Kayla is now Kayla Moore, his wife of 16 years and mother to their four children - Heather, Roy, Caleb and Micah. Ask him why he decided to marry her after surviving 39 years of bachelorhood, and he'll grin like a schoolboy and joke that she tricked him. Ask her why she fell for him, and she'll tell you what you've pretty much already gathered from all those "Ten Commandments judge" stories you've read.
"He was a very godly man; I could tell that right off," Kayla says. "And that impressed me - the way he spoke, the way he carried himself, the way he worked with other people, the poetry he wrote. Of course, I wasn't interested in a relationship or anything, so I tried to avoid him.
"But he kept on coming."
"When I got it, I told everybody, `God put me here,' " he recalls. "And I went home one day and looked up on the wall and there was the Ten Commandments plaque and I said, `Well, I'll put that up [in the courtroom].' And my first thought was, `I'll get sued. And I don't want to get sued and I don't want to lose the job.'
"Then another thought occurred to me; I remember it crystal clear: `I thought you said I put you here.' I didn't hear voices, I'm not saying that, but I realized I had told everybody that God put me here, now this plaque was honoring God and I couldn't display it? I was ashamed?"

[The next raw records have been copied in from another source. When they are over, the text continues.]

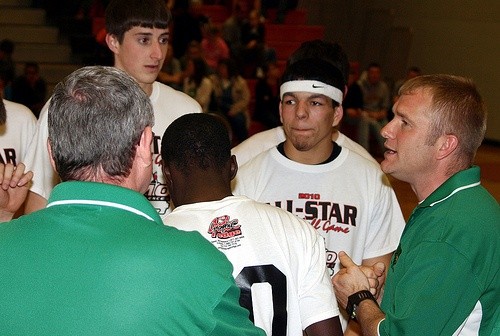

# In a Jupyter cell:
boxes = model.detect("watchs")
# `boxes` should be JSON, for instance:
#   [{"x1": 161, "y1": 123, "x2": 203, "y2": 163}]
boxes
[{"x1": 346, "y1": 290, "x2": 376, "y2": 319}]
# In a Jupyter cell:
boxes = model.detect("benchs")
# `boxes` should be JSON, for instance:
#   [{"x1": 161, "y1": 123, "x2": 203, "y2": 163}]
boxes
[{"x1": 0, "y1": 0, "x2": 359, "y2": 135}]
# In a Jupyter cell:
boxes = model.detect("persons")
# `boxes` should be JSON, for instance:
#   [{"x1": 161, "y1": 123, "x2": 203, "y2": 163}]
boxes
[
  {"x1": 21, "y1": 1, "x2": 202, "y2": 222},
  {"x1": 332, "y1": 74, "x2": 500, "y2": 336},
  {"x1": 229, "y1": 59, "x2": 406, "y2": 336},
  {"x1": 65, "y1": 4, "x2": 114, "y2": 68},
  {"x1": 160, "y1": 113, "x2": 344, "y2": 336},
  {"x1": 0, "y1": 67, "x2": 268, "y2": 336},
  {"x1": 0, "y1": 39, "x2": 47, "y2": 172},
  {"x1": 339, "y1": 60, "x2": 422, "y2": 160},
  {"x1": 156, "y1": 0, "x2": 284, "y2": 147}
]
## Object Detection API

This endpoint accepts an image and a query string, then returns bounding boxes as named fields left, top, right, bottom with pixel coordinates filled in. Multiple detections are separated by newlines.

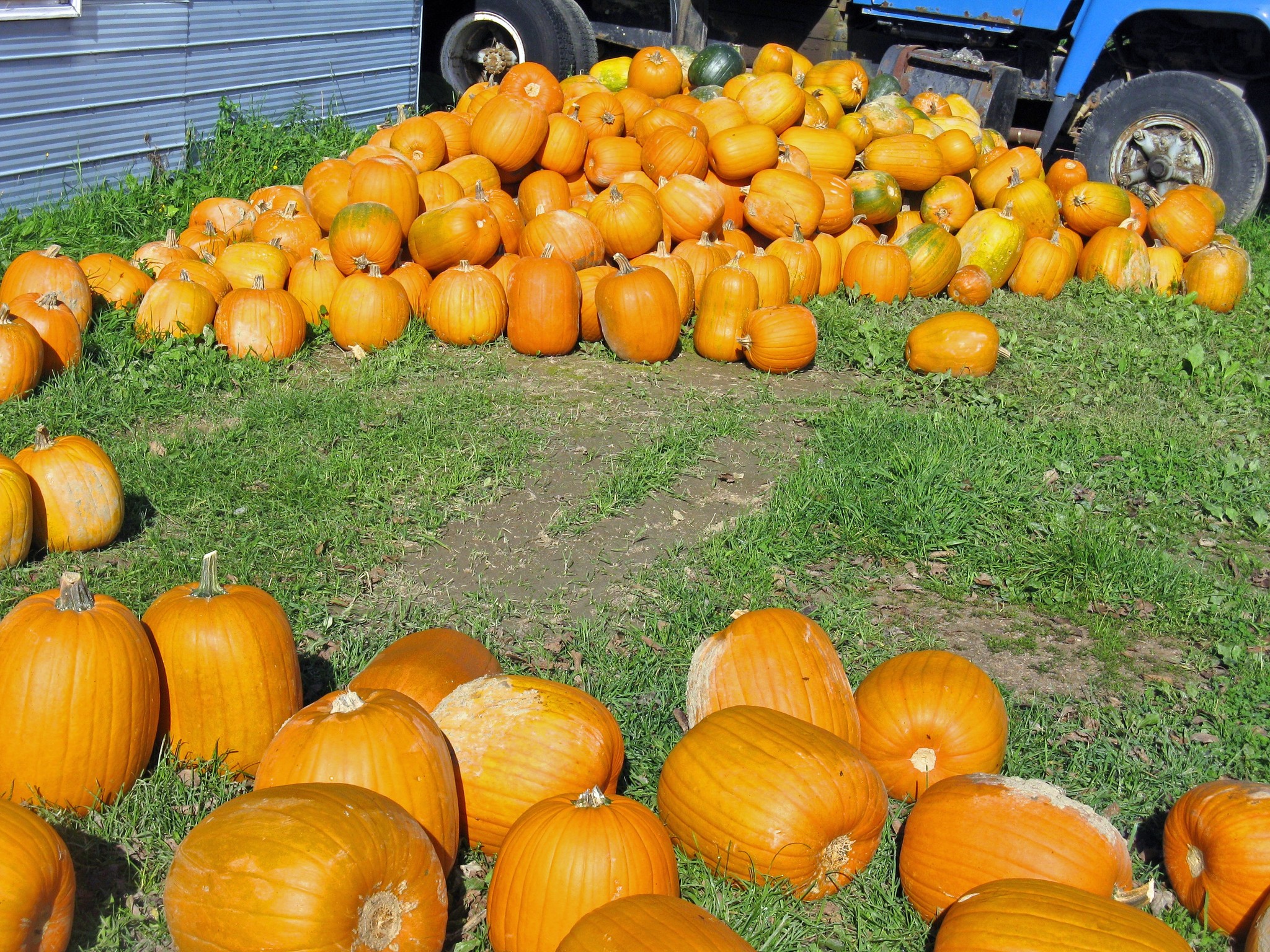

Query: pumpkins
left=428, top=675, right=627, bottom=857
left=656, top=708, right=889, bottom=901
left=140, top=549, right=303, bottom=790
left=12, top=424, right=127, bottom=558
left=161, top=781, right=448, bottom=951
left=933, top=879, right=1193, bottom=952
left=555, top=893, right=753, bottom=951
left=2, top=42, right=1256, bottom=412
left=2, top=803, right=77, bottom=952
left=347, top=627, right=503, bottom=716
left=685, top=608, right=863, bottom=751
left=0, top=453, right=34, bottom=572
left=853, top=648, right=1012, bottom=804
left=898, top=771, right=1157, bottom=927
left=254, top=688, right=463, bottom=877
left=2, top=574, right=164, bottom=823
left=486, top=784, right=681, bottom=951
left=1162, top=774, right=1269, bottom=951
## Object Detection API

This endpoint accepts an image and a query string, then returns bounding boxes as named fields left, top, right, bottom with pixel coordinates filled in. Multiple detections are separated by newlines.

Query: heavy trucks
left=422, top=1, right=1269, bottom=232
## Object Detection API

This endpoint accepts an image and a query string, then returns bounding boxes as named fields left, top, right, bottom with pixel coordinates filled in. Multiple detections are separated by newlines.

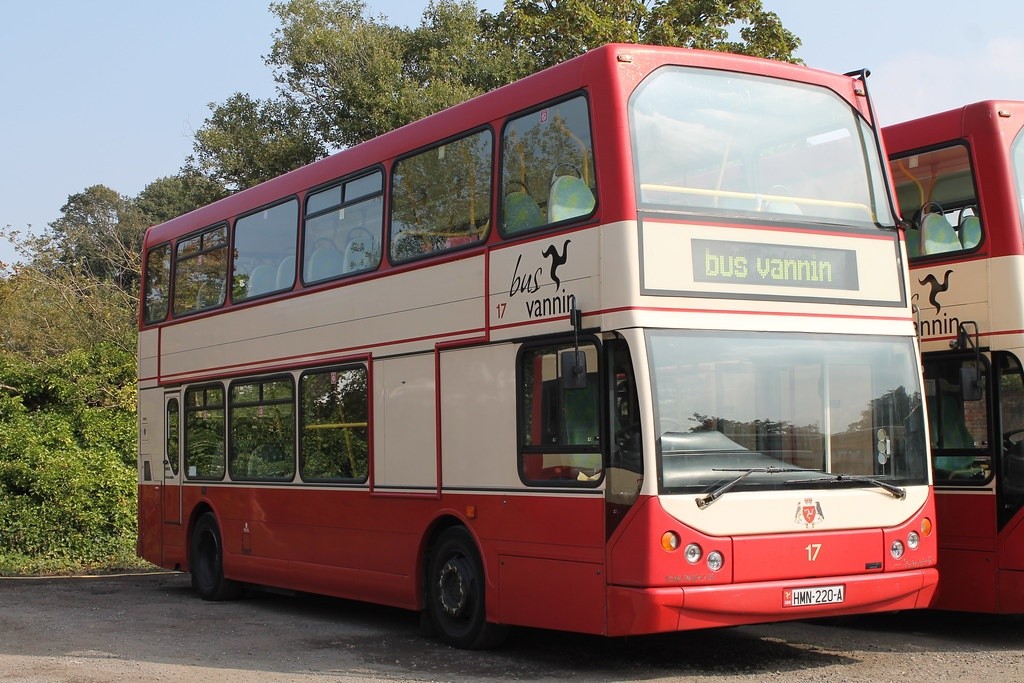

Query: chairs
left=276, top=245, right=299, bottom=290
left=902, top=218, right=919, bottom=259
left=219, top=277, right=227, bottom=307
left=546, top=163, right=597, bottom=227
left=307, top=247, right=334, bottom=285
left=194, top=278, right=218, bottom=310
left=957, top=202, right=981, bottom=252
left=342, top=227, right=378, bottom=274
left=761, top=185, right=800, bottom=214
left=244, top=260, right=278, bottom=298
left=919, top=198, right=963, bottom=258
left=504, top=179, right=544, bottom=241
left=928, top=396, right=985, bottom=481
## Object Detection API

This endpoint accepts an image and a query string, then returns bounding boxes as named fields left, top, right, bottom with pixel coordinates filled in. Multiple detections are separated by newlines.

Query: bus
left=526, top=94, right=1024, bottom=627
left=132, top=36, right=945, bottom=646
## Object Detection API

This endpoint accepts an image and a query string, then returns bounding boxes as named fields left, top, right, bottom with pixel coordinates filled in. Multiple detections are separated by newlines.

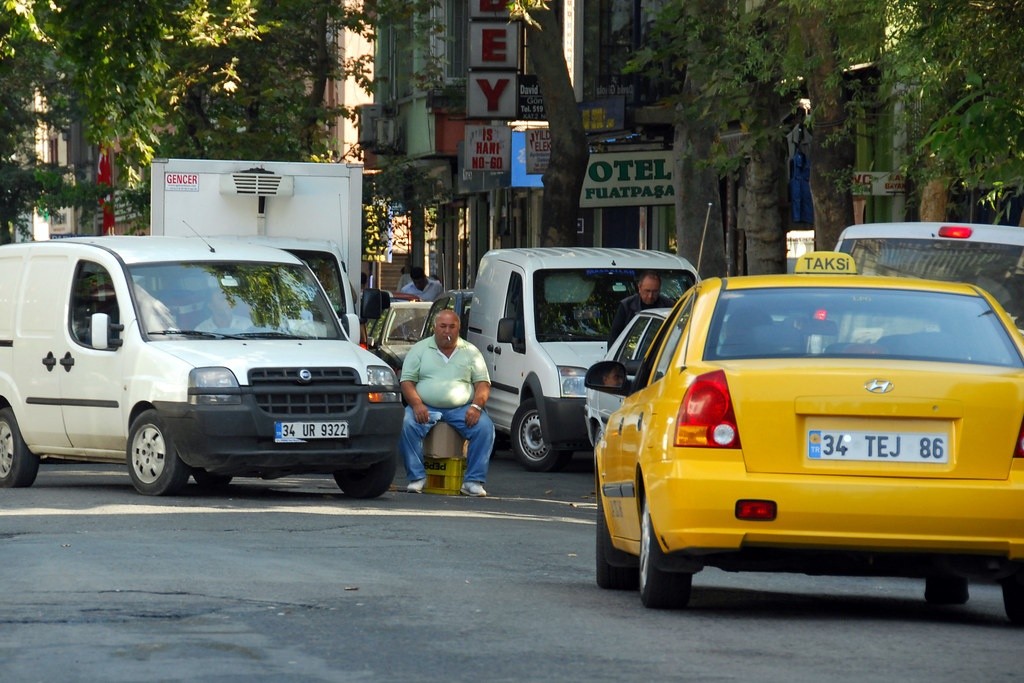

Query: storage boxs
left=422, top=421, right=469, bottom=495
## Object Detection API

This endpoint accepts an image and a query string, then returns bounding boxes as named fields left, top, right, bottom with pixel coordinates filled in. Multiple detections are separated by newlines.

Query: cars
left=581, top=250, right=1024, bottom=627
left=365, top=302, right=432, bottom=405
left=418, top=288, right=474, bottom=343
left=582, top=307, right=686, bottom=452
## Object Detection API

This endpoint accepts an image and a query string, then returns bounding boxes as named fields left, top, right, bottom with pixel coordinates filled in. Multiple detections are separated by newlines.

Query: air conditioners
left=356, top=102, right=382, bottom=145
left=373, top=117, right=395, bottom=147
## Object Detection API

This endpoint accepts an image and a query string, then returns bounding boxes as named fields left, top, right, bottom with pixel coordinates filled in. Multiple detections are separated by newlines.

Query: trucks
left=150, top=153, right=365, bottom=351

The plaque went up, of course. And Moore devoted himself to discovering the truth about this separation of church and state the ACLU was always crowing about. He dug deep into the writings of the English legal scholar Sir William Blackstone, whose commentaries inspired America's founders; spent hundreds of hours memorizing long passages of the Bible, the Constitution and scores of historical documents and diaries, chewing the earpieces of his eyeglasses to distortion while pondering the most minute detail of where and when Thomas Jefferson prayed or the care Congress took to make sure "under God" was not set off with commas when the phrase was added to the Pledge of Allegiance. He emerged convinced, and prepared to convince everybody else, that there was no law on the books, no freedom enjoyed by Americans, that had not come first from the Creator.

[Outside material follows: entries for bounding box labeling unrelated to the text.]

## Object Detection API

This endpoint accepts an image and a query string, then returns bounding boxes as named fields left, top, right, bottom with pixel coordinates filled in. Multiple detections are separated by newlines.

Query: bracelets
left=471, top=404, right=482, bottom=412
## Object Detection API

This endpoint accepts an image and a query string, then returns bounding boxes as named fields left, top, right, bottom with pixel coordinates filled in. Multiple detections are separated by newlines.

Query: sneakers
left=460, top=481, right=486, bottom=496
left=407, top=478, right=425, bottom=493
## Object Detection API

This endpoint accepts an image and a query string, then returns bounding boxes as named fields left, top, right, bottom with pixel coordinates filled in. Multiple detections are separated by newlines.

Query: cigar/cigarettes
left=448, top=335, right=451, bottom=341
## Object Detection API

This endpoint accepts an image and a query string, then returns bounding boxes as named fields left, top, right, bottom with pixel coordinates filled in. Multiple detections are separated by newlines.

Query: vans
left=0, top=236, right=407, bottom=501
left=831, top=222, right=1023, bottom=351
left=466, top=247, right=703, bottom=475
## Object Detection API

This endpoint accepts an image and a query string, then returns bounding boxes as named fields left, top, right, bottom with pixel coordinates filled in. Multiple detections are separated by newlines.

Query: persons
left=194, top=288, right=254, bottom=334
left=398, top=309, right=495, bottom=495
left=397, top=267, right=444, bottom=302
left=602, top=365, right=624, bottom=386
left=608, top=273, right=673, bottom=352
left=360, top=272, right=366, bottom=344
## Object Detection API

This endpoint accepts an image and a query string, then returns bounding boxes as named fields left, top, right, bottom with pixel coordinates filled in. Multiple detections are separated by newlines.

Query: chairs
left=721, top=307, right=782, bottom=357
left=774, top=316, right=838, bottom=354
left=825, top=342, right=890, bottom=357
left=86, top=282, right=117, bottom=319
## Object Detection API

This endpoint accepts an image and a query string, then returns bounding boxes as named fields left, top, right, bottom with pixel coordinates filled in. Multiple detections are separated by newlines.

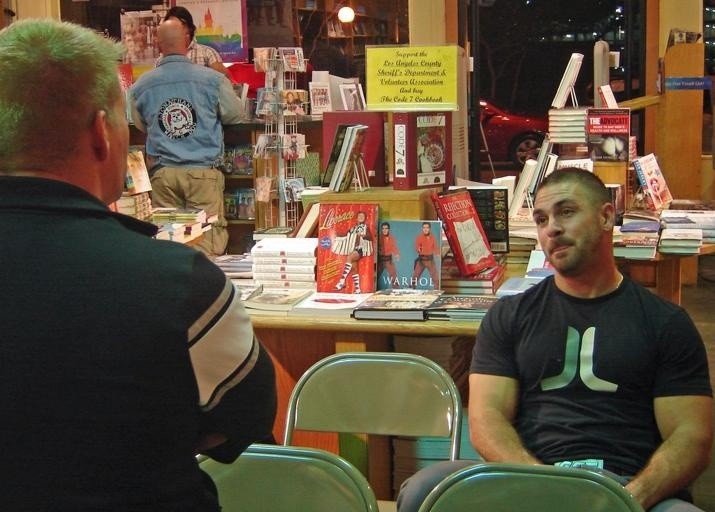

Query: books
left=338, top=83, right=368, bottom=110
left=303, top=1, right=387, bottom=58
left=253, top=45, right=309, bottom=206
left=549, top=51, right=585, bottom=109
left=336, top=331, right=485, bottom=511
left=307, top=81, right=333, bottom=115
left=196, top=101, right=715, bottom=322
left=104, top=150, right=219, bottom=243
left=597, top=84, right=621, bottom=109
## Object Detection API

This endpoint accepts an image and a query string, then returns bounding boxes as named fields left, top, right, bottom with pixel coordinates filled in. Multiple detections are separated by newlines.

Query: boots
left=334, top=264, right=351, bottom=291
left=353, top=274, right=360, bottom=293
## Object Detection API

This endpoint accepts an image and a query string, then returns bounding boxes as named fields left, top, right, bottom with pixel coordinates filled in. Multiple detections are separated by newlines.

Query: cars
left=478, top=93, right=550, bottom=172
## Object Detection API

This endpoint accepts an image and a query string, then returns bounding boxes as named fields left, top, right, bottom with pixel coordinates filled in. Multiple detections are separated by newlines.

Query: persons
left=126, top=18, right=247, bottom=257
left=395, top=168, right=715, bottom=510
left=154, top=5, right=228, bottom=77
left=0, top=14, right=279, bottom=511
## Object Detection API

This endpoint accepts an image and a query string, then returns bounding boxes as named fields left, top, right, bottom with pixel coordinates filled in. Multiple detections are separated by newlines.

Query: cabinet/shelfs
left=220, top=121, right=266, bottom=229
left=294, top=1, right=401, bottom=77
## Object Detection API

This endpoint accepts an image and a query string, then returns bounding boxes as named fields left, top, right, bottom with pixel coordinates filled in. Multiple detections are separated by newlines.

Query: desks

"These were things that had never been taught me, never been taught other lawyers," he says. "It was a different kind of education. It was inquiring, it was absorbing the truth, and I couldn't get enough."
Moore campaigned for chief justice in 2000 on the promise that he would acknowledge such truth in administering the laws of Alabama. He's done it not only by placing the Ten Commandments monument in the judicial building rotunda, where it's become a tourist attraction for visitors from as far away as Wisconsin; but also by issuing bold opinions rooted in legal, historical and biblical fact - including one earlier this year that denied a lesbian custody of her children, in which he referred to homosexuality as "a violation of the laws of nature and of nature's God."
He's not sure how it's going to go when he squares off against the ACLU again in a few months, but he has never been more certain that the cause is worth fighting - and sacrificing - for.
"I've lived over half my life, and my kids are coming up," he says. "To see the deceit and where the world is going because we've turned our back on God, I can't sit back and stand still.
"Speaking is good and it motivates people, but speaking is not going to provide the example. I'm poised to provide the example. I'm poised to give up, if I must, what God has given me.
"If they want to get the Commandments," he adds with an assured smile, "they'll have to get me first."